Casein activates the opioid system, inducing pleasure. This makes sense evolutionarily, the reward system encourages helpful behaviours. As newborns, we live on milk, and getting a bit of a high from it makes us more likely to drink it.


Why the Comparison Falls Short

The problem is, why do these crucial, ancient neurological processes get labelled as the bits drugs work on, as if that's their main job? Drugs are the interlopers here. Food and experiences activate the reward system through processes that evolved specifically for that purpose. Drugs, by contrast, stimulate these pathways directly or artificially, disrupting our natural checks and balances and potentially causing serious problems like addiction.

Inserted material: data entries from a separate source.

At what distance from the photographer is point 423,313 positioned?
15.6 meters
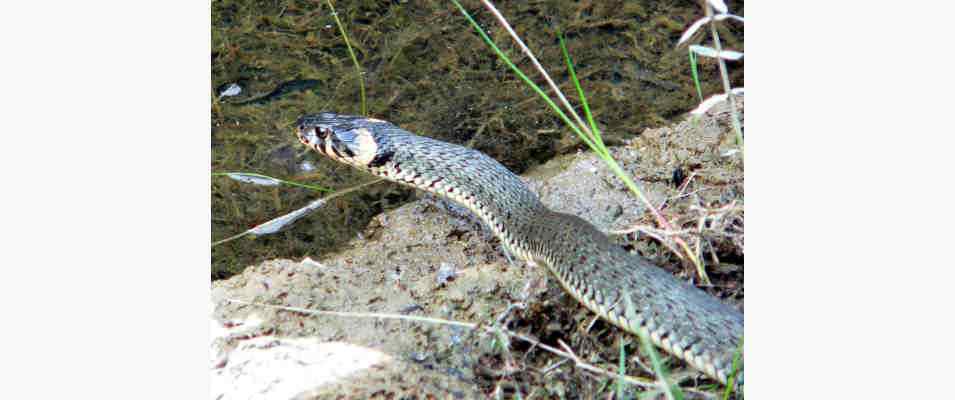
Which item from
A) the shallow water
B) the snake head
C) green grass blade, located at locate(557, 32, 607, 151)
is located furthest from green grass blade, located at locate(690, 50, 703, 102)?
the snake head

Saying cheese is just like using drugs because it uses the same brain regions, is a bit like saying withdrawing money from your account is just like robbing a bank. 

The reality is far more nuanced. Yes, what we eat and do today is different from the past, and it's silly to say things are automatically safe. But labelling the reward-inducing parts of the brain as the drug bits is unfair, unhelpful, and pretty meaningless.

You can write a thank-you card and a ransom note with the same pen, but the card won't make the recipient call the cops. Using your hand to stroke a baby doesn't mean it's the same as using it to wield an axe. Just because something uses the same brain regions that drugs work on doesn't mean they are just like drugs themselves. 

So, this National Cheese Day, enjoy that delicious cheese! It's activating ancient pathways that encourage good things, not turning you into a criminal mastermind trying to smuggle a wedge of Jarlsberg through customs.